Can you rewrite the lines below as a JSON list of strings, with one string per line, skipping the blank lines and leaving the pictures out?

## begin

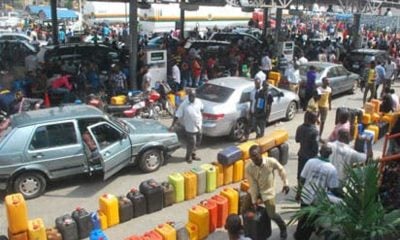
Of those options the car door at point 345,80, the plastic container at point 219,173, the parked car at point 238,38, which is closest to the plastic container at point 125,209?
the plastic container at point 219,173

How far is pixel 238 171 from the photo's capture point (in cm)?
934

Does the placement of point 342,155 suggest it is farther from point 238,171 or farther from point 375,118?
point 375,118

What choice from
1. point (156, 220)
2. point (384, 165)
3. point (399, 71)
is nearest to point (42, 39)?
point (399, 71)

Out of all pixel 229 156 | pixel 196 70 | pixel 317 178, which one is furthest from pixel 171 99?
pixel 317 178

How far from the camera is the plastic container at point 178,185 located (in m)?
8.39

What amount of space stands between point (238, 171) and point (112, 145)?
8.27 ft

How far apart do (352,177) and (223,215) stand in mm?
2663

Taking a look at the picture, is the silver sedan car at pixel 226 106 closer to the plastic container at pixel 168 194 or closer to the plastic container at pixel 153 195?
the plastic container at pixel 168 194

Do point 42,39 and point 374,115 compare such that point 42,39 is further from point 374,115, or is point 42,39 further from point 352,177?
point 352,177

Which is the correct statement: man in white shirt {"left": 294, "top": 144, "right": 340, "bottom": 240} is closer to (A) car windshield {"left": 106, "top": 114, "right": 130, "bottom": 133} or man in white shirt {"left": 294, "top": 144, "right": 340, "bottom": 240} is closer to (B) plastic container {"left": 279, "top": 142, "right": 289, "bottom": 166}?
(B) plastic container {"left": 279, "top": 142, "right": 289, "bottom": 166}

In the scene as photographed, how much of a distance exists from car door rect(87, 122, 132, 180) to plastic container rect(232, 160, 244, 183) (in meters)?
2.12

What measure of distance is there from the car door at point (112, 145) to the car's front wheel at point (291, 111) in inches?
248

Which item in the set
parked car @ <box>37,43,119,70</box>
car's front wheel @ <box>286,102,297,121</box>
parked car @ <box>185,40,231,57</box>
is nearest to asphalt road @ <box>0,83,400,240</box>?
Result: car's front wheel @ <box>286,102,297,121</box>

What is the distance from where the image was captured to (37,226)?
6.65 meters
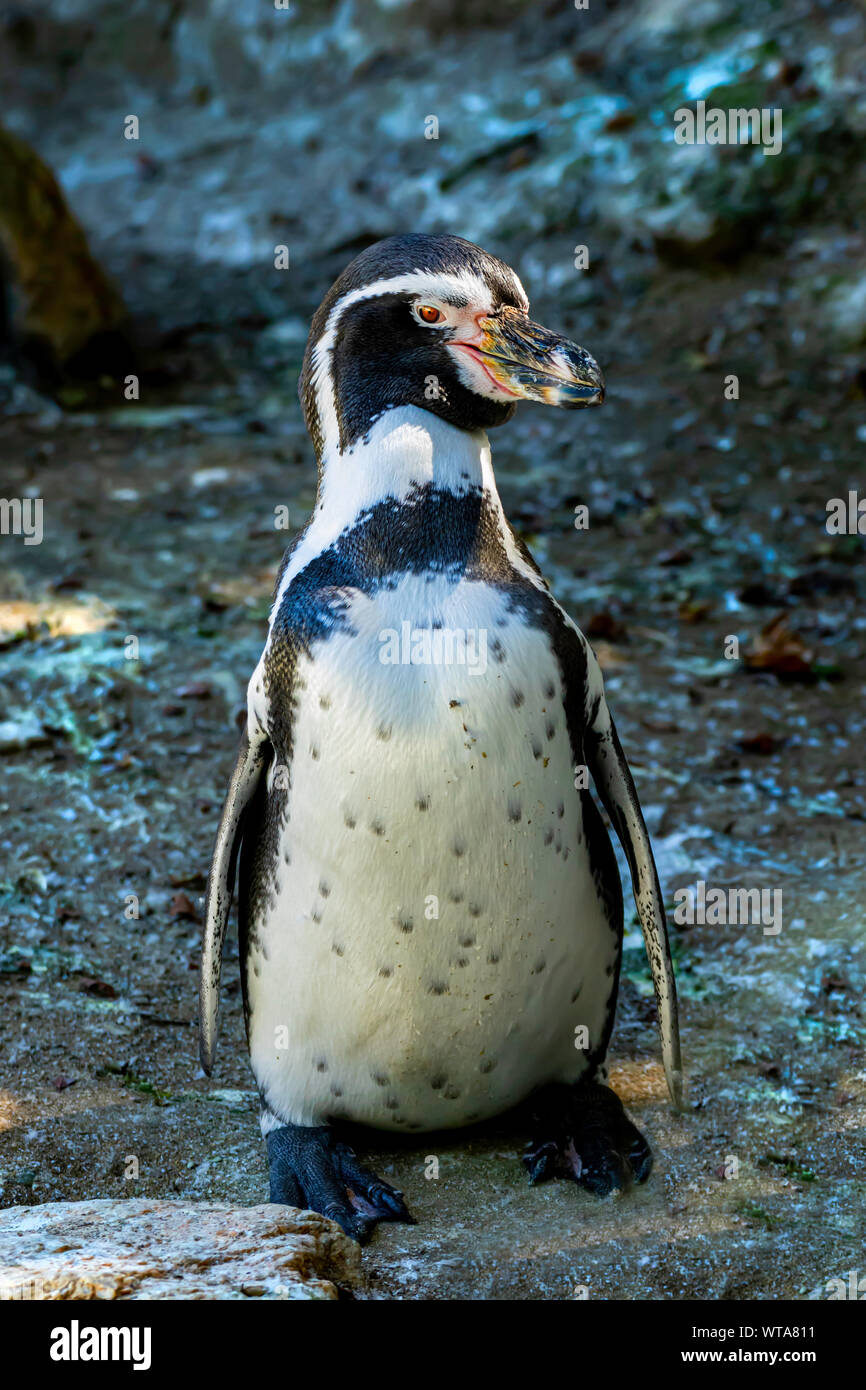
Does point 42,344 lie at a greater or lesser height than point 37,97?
lesser

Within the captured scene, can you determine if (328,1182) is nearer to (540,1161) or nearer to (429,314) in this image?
(540,1161)

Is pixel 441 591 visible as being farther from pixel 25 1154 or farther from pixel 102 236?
pixel 102 236

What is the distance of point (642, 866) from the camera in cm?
340

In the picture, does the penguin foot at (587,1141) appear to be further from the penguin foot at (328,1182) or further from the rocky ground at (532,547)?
the penguin foot at (328,1182)

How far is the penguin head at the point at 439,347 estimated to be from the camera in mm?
3027

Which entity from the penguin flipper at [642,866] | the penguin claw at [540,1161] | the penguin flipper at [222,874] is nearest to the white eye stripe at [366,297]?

## end

# Solution for this task:
[
  "Of those options the car door at point 345,80, the plastic container at point 219,173, the parked car at point 238,38, which is closest to the plastic container at point 125,209?",
  "the plastic container at point 219,173",
  "How far is pixel 238 171 from the photo's capture point (in cm)?",
  "934",
  "Does the placement of point 342,155 suggest it is farther from point 238,171 or farther from point 375,118?",
  "point 375,118",
  "What choice from",
  "1. point (156, 220)",
  "2. point (384, 165)",
  "3. point (399, 71)",
  "is nearest to point (42, 39)?",
  "point (399, 71)",
  "Out of all pixel 229 156 | pixel 196 70 | pixel 317 178, which one is furthest from pixel 171 99?",
  "pixel 317 178",
  "How far from the camera is the plastic container at point 178,185 located (in m)?",
  "8.39",
  "What amount of space stands between point (238, 171) and point (112, 145)?",
  "8.27 ft",
  "How far apart do (352,177) and (223,215) stand in mm?",
  "2663",
  "Taking a look at the picture, is the silver sedan car at pixel 226 106 closer to the plastic container at pixel 168 194 or closer to the plastic container at pixel 153 195?",
  "the plastic container at pixel 168 194",
  "Do point 42,39 and point 374,115 compare such that point 42,39 is further from point 374,115, or is point 42,39 further from point 352,177?",
  "point 352,177",
  "Which is the correct statement: man in white shirt {\"left\": 294, \"top\": 144, \"right\": 340, \"bottom\": 240} is closer to (A) car windshield {\"left\": 106, \"top\": 114, \"right\": 130, \"bottom\": 133} or man in white shirt {\"left\": 294, \"top\": 144, \"right\": 340, \"bottom\": 240} is closer to (B) plastic container {\"left\": 279, \"top\": 142, \"right\": 289, \"bottom\": 166}?",
  "(B) plastic container {\"left\": 279, \"top\": 142, \"right\": 289, \"bottom\": 166}",
  "In the scene as photographed, how much of a distance exists from car door rect(87, 122, 132, 180) to plastic container rect(232, 160, 244, 183) (in meters)?",
  "2.12",
  "What measure of distance is there from the car door at point (112, 145) to the car's front wheel at point (291, 111) in inches?",
  "248",
  "Which item in the set",
  "parked car @ <box>37,43,119,70</box>",
  "car's front wheel @ <box>286,102,297,121</box>",
  "parked car @ <box>185,40,231,57</box>",
  "is nearest to asphalt road @ <box>0,83,400,240</box>?",
  "Result: car's front wheel @ <box>286,102,297,121</box>",
  "What is the distance from where the image was captured to (37,226)?",
  "6.65 meters",
  "Does point 42,344 lie at a greater or lesser height than point 37,97?",
  "lesser",
  "Within the captured scene, can you determine if (328,1182) is nearer to (540,1161) or nearer to (429,314) in this image?",
  "(540,1161)",
  "Is pixel 441 591 visible as being farther from pixel 25 1154 or farther from pixel 102 236?",
  "pixel 102 236",
  "What is the distance of point (642, 866) from the camera in cm?",
  "340",
  "In the picture, does the penguin foot at (587,1141) appear to be further from the penguin foot at (328,1182) or further from the rocky ground at (532,547)?",
  "the penguin foot at (328,1182)",
  "How far is the penguin head at the point at 439,347 estimated to be from the camera in mm?",
  "3027",
  "Which entity from the penguin flipper at [642,866] | the penguin claw at [540,1161] | the penguin flipper at [222,874] is nearest to the white eye stripe at [366,297]?"
]